== What is expected ==
Each line of the material holding the word "higher" must be identified and copied.

== Input data ==
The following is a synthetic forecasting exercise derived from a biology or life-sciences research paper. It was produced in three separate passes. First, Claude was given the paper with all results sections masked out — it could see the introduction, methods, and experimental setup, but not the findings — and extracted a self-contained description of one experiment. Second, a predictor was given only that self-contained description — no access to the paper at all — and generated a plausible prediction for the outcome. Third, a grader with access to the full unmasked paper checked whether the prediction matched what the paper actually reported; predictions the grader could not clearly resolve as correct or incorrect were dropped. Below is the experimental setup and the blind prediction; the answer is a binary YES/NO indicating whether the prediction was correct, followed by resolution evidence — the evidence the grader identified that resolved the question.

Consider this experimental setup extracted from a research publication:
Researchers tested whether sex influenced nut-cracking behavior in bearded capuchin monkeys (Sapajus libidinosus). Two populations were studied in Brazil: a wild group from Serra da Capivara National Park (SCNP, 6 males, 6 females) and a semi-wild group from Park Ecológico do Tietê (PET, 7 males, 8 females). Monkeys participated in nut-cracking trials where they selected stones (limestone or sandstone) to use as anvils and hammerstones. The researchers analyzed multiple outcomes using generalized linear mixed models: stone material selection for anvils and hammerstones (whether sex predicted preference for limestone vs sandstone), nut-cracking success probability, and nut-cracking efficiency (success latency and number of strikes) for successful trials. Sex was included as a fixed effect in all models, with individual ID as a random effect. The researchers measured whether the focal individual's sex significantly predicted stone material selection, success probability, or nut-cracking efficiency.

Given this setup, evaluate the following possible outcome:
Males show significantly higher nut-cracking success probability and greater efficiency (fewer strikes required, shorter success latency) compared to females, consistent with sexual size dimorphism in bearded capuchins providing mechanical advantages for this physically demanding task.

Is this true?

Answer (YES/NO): NO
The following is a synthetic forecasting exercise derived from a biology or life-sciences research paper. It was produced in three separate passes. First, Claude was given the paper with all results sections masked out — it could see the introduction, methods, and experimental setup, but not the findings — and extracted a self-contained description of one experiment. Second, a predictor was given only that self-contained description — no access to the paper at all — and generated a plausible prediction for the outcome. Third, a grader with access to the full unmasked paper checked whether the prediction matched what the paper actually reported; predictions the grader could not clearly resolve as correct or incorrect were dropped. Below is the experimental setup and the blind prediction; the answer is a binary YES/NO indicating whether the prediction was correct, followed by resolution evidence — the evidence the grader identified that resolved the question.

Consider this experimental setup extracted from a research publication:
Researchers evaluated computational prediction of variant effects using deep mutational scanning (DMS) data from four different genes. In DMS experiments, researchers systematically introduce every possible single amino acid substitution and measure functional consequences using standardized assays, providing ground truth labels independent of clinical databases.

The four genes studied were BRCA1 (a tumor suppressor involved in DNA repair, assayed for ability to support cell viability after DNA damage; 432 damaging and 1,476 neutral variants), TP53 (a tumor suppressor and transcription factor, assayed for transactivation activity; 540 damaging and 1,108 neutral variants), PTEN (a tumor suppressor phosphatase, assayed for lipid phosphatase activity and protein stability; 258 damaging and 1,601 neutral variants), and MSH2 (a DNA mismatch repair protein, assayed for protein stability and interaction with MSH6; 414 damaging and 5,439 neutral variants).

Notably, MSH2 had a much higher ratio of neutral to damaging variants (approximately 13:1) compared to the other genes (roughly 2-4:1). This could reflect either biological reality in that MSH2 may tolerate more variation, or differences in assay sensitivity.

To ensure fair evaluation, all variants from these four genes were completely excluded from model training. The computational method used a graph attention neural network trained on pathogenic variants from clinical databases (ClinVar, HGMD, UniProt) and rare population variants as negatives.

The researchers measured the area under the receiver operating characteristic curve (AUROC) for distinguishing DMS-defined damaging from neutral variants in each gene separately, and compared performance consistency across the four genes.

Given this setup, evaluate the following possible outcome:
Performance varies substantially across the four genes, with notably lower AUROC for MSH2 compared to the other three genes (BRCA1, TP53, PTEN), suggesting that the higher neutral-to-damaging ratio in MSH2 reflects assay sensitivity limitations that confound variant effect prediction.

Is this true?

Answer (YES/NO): YES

== Response ==
Males show significantly higher nut-cracking success probability and greater efficiency (fewer strikes required, shorter success latency) compared to females, consistent with sexual size dimorphism in bearded capuchins providing mechanical advantages for this physically demanding task.
Notably, MSH2 had a much higher ratio of neutral to damaging variants (approximately 13:1) compared to the other genes (roughly 2-4:1). This could reflect either biological reality in that MSH2 may tolerate more variation, or differences in assay sensitivity.
Performance varies substantially across the four genes, with notably lower AUROC for MSH2 compared to the other three genes (BRCA1, TP53, PTEN), suggesting that the higher neutral-to-damaging ratio in MSH2 reflects assay sensitivity limitations that confound variant effect prediction.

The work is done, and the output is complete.